Antinovel: A type of experimental novel that attempts to present the reader with experience itself, unfiltered by metaphor or other vehicles of authorial interpretation. The term — or, more specifically, its French counterpart, anti-roman — was coined by twentieth-century existentialist Jean-Paul Sartre in his introduction to Nathalie Sarraute’s Portrait d’un inconnu (Portrait of a Man Unknown) (1948). Antinovelists attempt to depict reality without recourse to a moral frame of reference; they avoid the kind of subjective narrative evaluation that tends to creep into more traditional fiction, including so-called realistic and naturalistic narratives. Their novels are characterized by the avoidance or minimization of standard narrative elements, including characterization, dialogue, and plot, as well as by the creation of ambiguity and confusion through elements such as dislocations of time and space and inconsistency in point of view.

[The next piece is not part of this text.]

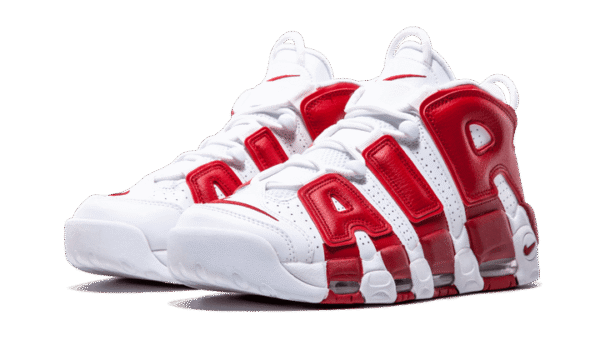Tênis Nike Air More Uptempo - Branco e Vermelho - Imagem 3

Antinovel is sometimes used interchangeably with the nouveau roman, which arose in France in the mid-twentieth century and reached its height in the 1950s and 1960s. The term may, however, be used more broadly; indeed, works ranging from Laurence Sterne’s Tristram Shandy (9 vols.; 1759—67) to Uwe Johnson’s Mutmassungen über Jakob (Speculations about Jakob) (1959) to Margaret Drabble’s The Middle Ground (1980) have been called antinovels. Antinovel is sometimes also used interchangeably with new novel.
FURTHER EXAMPLES: Alain Robbe-Grillet’s Le voyeur (The Voyeur) (1955); Vladimir Nabokov’s Pale Fire (1962); John Hawkes’s The Blood Oranges (1971).